## [What you will do]
What lines of the data hold the string "Tanzania"? Pull each one out.

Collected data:
···

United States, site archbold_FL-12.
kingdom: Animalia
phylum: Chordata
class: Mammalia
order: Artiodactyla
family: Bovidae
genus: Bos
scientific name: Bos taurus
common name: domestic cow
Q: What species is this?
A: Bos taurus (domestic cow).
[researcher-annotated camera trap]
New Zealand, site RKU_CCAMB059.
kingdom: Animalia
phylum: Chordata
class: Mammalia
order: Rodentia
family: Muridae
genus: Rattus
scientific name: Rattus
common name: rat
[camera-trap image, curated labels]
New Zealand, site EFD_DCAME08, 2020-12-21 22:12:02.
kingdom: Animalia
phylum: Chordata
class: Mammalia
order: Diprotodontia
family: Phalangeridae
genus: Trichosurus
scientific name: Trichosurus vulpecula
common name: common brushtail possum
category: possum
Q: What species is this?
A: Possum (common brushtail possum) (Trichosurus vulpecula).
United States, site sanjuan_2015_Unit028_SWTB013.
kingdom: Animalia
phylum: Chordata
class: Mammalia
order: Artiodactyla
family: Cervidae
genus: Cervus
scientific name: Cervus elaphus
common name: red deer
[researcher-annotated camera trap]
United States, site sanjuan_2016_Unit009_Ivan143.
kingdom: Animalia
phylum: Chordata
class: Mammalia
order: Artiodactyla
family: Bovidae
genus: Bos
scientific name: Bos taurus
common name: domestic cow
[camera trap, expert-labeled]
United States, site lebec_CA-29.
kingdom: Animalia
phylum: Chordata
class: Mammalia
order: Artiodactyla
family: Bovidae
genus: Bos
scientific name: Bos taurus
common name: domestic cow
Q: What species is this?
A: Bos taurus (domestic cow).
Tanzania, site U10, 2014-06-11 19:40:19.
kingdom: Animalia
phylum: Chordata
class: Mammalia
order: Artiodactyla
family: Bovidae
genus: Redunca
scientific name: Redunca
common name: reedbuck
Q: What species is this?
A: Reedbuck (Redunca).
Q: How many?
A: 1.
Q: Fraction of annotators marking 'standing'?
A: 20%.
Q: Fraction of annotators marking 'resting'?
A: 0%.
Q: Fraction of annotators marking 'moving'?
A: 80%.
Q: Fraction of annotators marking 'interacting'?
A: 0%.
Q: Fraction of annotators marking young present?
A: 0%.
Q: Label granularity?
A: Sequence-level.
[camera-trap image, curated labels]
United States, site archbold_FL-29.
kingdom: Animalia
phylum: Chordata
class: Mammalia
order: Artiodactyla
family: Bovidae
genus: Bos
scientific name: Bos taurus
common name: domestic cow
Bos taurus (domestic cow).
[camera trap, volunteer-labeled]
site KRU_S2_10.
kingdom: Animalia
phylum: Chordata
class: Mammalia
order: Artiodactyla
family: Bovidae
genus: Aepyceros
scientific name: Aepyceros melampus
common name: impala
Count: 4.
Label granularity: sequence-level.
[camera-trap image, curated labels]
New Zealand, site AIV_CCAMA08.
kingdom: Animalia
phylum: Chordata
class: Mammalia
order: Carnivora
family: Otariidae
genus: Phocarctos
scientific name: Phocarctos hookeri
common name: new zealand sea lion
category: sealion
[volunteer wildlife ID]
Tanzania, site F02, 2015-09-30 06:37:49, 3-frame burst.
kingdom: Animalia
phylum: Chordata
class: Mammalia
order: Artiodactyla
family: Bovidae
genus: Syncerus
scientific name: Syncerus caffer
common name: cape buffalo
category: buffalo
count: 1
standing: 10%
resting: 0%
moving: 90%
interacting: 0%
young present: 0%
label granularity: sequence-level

···

## [Solution for this exercise]
Tanzania, site U10, 2014-06-11 19:40:19.
Tanzania, site F02, 2015-09-30 06:37:49, 3-frame burst.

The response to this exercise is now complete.